• **Excerpt to read**
[BEGIN]
The School is a band based in Wales, founded in 2007. In 2008, they released their first single, All I Wanna Do, and their first EP, Let It Slip. Their debut album was Loveless Unbeliever, and was released in 2010. Their second album was titled Reading Too Much Into Things Like Everything, and was released in 2012.
Their label is Elefant Records.

Discography

Albums 
Loveless Unbeliever (Elefant Records, 2010)
Reading Too Much Into Things Like Everything (Elefant Records, 2012)
Wasting Away And Wondering (Elefant Records, 2015)

Singles 
All I Wanna Do/Valentine (Elefant Records, 2008)
And Suddenly - split with George Washington Brown (Slumberland Records, 2009)
Is He Really Coming Home? - promo (Elefant Records, 2010)
[END]
• **Exercise materials**
[BEGIN]
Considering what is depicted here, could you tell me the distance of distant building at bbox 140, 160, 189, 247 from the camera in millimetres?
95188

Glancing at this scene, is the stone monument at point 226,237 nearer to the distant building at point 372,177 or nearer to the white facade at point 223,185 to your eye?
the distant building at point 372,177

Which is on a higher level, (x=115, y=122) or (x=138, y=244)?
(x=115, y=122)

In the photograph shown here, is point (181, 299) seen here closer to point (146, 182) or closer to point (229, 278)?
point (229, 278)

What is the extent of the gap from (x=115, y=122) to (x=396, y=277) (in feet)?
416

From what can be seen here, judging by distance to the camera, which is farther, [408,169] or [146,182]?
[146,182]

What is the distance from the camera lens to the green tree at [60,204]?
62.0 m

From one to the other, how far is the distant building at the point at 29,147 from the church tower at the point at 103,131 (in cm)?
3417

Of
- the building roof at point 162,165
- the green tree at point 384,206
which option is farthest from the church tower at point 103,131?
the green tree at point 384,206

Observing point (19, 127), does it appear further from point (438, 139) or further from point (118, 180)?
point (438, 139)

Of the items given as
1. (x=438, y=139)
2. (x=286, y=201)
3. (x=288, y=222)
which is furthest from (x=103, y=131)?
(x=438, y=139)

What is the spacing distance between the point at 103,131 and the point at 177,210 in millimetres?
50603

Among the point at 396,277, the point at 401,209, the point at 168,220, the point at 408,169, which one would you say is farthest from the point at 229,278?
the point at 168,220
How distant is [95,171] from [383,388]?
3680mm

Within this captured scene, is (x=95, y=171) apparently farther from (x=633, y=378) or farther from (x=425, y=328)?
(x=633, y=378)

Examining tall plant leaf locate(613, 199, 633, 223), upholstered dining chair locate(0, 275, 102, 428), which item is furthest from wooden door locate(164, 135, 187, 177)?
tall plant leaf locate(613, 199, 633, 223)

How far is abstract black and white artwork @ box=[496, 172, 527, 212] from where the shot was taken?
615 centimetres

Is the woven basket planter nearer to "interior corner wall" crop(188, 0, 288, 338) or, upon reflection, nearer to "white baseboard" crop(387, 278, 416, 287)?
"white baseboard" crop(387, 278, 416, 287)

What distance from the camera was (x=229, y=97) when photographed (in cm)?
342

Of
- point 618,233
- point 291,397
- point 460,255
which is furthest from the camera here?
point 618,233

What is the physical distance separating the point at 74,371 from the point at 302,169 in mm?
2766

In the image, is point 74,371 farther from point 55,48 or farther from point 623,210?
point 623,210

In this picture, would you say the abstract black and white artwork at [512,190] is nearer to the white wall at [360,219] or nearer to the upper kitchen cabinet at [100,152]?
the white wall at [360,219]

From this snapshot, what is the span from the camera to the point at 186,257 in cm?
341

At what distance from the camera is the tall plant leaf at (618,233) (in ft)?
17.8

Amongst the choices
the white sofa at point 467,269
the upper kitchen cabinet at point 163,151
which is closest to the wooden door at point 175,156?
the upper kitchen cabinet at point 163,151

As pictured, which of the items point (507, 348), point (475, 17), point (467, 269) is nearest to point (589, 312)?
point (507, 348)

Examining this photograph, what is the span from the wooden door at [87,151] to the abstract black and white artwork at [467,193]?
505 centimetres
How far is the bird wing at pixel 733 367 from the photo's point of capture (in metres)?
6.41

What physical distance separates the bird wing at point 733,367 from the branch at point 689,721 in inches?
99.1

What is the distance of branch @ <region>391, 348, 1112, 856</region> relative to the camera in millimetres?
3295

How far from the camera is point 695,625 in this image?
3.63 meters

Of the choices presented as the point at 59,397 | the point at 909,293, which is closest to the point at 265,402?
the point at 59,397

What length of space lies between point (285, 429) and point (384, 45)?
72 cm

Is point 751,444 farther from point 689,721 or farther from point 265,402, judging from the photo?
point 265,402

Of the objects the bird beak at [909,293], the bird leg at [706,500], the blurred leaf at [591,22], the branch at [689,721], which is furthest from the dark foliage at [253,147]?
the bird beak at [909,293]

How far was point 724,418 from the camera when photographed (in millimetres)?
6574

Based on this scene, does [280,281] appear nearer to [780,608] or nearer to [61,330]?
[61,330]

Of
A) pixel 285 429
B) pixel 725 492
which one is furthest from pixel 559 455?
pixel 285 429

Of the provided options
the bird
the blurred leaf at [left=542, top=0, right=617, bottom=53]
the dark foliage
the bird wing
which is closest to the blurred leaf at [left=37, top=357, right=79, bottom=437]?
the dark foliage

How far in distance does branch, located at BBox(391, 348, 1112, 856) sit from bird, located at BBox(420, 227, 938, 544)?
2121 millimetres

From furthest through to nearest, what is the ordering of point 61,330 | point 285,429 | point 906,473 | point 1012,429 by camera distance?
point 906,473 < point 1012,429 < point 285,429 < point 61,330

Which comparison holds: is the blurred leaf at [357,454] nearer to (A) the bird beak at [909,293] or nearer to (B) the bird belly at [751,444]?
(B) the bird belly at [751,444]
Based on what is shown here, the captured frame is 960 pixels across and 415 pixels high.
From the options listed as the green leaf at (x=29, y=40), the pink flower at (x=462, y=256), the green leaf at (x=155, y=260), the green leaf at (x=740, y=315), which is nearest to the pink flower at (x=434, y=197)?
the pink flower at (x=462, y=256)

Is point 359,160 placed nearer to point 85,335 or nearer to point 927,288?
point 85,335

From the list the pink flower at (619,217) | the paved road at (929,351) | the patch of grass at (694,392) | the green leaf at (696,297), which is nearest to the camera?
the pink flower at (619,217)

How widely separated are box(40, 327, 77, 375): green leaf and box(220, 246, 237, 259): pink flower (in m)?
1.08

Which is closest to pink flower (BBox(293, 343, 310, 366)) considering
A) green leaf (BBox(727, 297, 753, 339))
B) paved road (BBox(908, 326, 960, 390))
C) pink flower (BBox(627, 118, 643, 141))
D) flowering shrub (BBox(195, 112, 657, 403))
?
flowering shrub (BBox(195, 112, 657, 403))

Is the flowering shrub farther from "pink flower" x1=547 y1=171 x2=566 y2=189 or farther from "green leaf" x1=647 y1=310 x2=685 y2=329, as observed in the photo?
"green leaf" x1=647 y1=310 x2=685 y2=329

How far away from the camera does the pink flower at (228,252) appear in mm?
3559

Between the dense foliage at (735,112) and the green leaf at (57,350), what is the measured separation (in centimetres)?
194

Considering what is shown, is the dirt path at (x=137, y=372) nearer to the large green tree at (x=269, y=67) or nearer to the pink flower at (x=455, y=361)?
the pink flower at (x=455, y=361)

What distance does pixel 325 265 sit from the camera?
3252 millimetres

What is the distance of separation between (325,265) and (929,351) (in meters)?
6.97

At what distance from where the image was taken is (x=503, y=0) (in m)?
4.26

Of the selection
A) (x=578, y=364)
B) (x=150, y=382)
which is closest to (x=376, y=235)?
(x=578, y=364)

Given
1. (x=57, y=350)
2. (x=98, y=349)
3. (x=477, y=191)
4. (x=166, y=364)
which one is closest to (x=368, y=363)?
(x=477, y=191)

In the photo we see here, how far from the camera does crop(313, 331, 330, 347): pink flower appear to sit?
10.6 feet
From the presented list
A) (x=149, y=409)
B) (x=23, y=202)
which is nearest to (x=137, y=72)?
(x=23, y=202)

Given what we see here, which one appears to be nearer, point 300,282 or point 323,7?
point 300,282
[END]
• **The tasks**
[1] Display each line of the rows that contains the string "scene".
[2] Resume the passage on the band The School, picking up right after its last line.
The passage on the band The School has no connection to the rows.

• **Exercise responses**
[1]
Glancing at this scene, is the stone monument at point 226,237 nearer to the distant building at point 372,177 or nearer to the white facade at point 223,185 to your eye?
Within this captured scene, is (x=95, y=171) apparently farther from (x=633, y=378) or farther from (x=425, y=328)?
Based on this scene, does [280,281] appear nearer to [780,608] or nearer to [61,330]?

[2]
Never Thought I'd See The Day (Elefant Records, 2012)
When I Fall In Love (Where It's At Is Where You Are, 2014)
All I Want From You Is Everything (Elefant Records, 2015)
When I Fall In Love (Pagan Wanderer Lu Remix) - split with The Yearning (Kingfisher Bluez, 2015)

Extended plays 
Let It Slip (Elefant Records, 2008)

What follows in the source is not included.